THE DEATH has been announced of Richard “Dick” Ferguson, a prominent and successful barrister and one-time Unionist Stormont MP.
Mr Ferguson (73), from Derrygonnelly, Co Fermanagh, died on Sunday and is to be buried privately in London tomorrow after a funeral ceremony and reception.
His colleagues at Carmelite Chambers in London said he was “universally respected and admired, his powerful advocacy, his personal warmth and kindness, are a great loss to the Bar collectively and to each of us in Chambers individually”.
Mr Ferguson was a graduate of both Trinity College Dublin and Queen’s University Belfast.
He was a queen’s counsel in both Northern Ireland and in England and Wales and was also a senior counsel in the Republic.
Elected to the old Stormont parliament for the Unionist Party in the South Antrim constituency in 1968, he supported the premiership of Terence O’Neill.
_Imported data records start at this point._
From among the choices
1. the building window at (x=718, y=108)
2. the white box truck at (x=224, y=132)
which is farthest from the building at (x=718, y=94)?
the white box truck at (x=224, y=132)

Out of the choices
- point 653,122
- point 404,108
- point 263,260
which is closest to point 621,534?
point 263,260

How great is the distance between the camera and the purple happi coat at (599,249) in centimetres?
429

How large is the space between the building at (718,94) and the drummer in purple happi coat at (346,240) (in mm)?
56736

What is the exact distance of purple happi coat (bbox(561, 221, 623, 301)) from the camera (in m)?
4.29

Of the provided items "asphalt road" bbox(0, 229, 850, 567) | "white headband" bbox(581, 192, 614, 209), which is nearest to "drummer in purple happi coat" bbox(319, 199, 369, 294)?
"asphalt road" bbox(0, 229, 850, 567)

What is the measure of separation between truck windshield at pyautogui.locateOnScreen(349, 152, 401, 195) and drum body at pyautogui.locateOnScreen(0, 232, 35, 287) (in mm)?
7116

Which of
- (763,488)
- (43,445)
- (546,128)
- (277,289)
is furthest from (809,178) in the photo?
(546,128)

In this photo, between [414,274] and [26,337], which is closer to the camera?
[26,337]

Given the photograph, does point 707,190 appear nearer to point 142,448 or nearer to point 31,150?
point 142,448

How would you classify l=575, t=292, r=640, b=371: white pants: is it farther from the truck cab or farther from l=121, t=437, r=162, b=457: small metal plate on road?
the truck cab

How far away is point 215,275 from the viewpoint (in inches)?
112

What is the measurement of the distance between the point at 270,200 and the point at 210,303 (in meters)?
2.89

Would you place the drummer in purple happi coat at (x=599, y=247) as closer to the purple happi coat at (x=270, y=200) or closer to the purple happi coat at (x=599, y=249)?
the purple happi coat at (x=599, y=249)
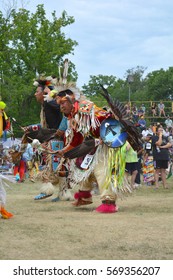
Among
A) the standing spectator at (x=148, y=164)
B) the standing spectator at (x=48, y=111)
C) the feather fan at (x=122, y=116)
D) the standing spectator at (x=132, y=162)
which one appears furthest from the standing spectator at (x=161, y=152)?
the feather fan at (x=122, y=116)

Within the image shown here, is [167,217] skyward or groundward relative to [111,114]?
groundward

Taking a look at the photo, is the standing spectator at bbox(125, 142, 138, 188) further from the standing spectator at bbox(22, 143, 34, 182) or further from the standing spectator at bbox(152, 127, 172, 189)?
the standing spectator at bbox(22, 143, 34, 182)

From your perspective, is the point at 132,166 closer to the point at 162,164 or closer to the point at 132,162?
the point at 132,162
Although he was re-elected in 1969 he soon left parliament, citing ill health, and eventually joined the Alliance Party.
Republicans, loyalists and British security force members were among those he defended in court.
Patrick Magee, convicted of the Brighton bombing in 1984, was among his clients, as were British soldiers charged with crimes in Iraq and members of the Police Service of Northern Ireland.
He represented the police in relation to the inquiry, ongoing in Northern Ireland, which is investigating the murder of Robert Hamill.
His client list also included Virgin boss Sir Richard Branson, rock guitarist Peter Buck, Ernest Saunders of Guinness and boxer Terry Marsh.
Rose West, whose husband Fred murdered 10 girls at an address in Gloucester, was also represented by him.
Following her conviction he publicly questioned the fairness of her trial.
His family has requested that donations in lieu of flowers be made to the British Heart Foundation in London.